Output anonymous enums defined inside C structs in the global scope, this
doesn't change the semantics as the constants defined inside a struct still
have global scope in C, but avoids gcc warnings given when compiling the
generated code.
Don't force the caller to pass firstChild() of the struct node to this
function, just pass it the struct node itself and iterate over all of its
children inside it.
Don't try to export the variables whose type can't be represented in C
directly, this can't work.
Instead, just let use the default implementation to generate wrapper functions
for them.
Update "cpp_basic_global_var_class" unit test accordingly and remove it from
the list of the failing tests.
We just copied the function prototype without any changes from the original C
function to the wrappers header when in C mode, but this wasn't correct, e.g.
the original function could use typedefs not available in the wrapper.
Fix this by applying the typemaps in C mode too, but without the C++-specific
parts.
This also makes C and C++ code paths slightly less different from each other,
the long-term goal is to make them identical.
Enum element somehow lose the single quotes around them, compensate for it in
C module code (other modules use module-specific constvalue feature to work
around it, but it seems better to do it in SWIG itself rather than leaving the
user code to deal with it).
This finally makes the "enums" unit test pass.

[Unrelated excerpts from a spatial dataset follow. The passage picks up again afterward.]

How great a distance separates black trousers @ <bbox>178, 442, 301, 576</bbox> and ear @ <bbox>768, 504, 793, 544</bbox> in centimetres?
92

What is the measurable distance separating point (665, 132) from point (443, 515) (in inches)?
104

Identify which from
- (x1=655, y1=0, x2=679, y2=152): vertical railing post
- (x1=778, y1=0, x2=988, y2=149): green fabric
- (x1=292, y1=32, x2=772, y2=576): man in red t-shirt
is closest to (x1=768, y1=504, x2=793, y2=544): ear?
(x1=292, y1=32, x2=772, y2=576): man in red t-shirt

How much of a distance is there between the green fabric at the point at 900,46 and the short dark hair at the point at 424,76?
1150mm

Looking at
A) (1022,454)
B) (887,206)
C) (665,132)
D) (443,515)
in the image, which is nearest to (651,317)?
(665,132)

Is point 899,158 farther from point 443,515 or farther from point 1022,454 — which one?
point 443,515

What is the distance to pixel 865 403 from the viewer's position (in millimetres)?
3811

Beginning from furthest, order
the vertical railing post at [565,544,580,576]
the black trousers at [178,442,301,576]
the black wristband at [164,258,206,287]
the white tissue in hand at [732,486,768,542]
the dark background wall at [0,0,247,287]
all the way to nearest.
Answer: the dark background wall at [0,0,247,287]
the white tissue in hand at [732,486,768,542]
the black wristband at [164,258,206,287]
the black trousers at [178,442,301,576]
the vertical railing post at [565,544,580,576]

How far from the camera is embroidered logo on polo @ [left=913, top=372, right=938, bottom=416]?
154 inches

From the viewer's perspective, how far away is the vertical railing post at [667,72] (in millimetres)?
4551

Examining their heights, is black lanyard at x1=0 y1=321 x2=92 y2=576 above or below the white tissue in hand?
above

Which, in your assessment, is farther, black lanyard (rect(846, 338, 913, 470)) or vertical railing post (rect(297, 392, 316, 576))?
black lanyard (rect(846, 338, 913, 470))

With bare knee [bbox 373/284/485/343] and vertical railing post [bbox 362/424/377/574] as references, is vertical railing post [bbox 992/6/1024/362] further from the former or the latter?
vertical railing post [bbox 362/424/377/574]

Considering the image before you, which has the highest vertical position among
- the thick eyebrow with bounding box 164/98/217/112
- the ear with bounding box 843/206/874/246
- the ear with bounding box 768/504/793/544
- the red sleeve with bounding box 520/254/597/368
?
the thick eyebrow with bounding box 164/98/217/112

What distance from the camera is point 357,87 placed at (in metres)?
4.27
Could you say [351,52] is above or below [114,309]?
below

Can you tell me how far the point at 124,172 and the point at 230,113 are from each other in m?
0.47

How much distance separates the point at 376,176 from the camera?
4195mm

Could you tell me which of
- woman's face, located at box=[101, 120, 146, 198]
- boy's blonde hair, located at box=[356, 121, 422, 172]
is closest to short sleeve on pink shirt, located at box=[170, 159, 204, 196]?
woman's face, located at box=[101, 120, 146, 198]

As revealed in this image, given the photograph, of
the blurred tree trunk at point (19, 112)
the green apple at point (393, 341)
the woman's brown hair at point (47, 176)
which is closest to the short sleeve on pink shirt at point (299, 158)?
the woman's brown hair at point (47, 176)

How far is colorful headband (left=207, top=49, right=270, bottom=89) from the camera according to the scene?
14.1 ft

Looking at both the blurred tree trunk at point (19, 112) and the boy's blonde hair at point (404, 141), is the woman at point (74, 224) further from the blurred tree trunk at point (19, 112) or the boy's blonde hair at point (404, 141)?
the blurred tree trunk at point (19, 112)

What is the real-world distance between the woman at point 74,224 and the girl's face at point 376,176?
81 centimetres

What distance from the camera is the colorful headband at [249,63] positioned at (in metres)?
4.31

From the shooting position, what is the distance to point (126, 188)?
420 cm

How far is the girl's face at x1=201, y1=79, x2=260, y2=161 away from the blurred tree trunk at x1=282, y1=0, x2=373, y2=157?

Declare the variable as int as this is how variables of enum types are stored
(although this would have to be revised when support for C++11 base enum type
is added) and, although ugly, this at least allows the generated code to
compile.
This fixes some (but not all yet) errors in the "enums" and "cpp_enum" unit
tests.
Define enum type and enum values as the elements of this enum instead of using
preprocessor #defines for them.
This fixes a couple of enum-related unit tests.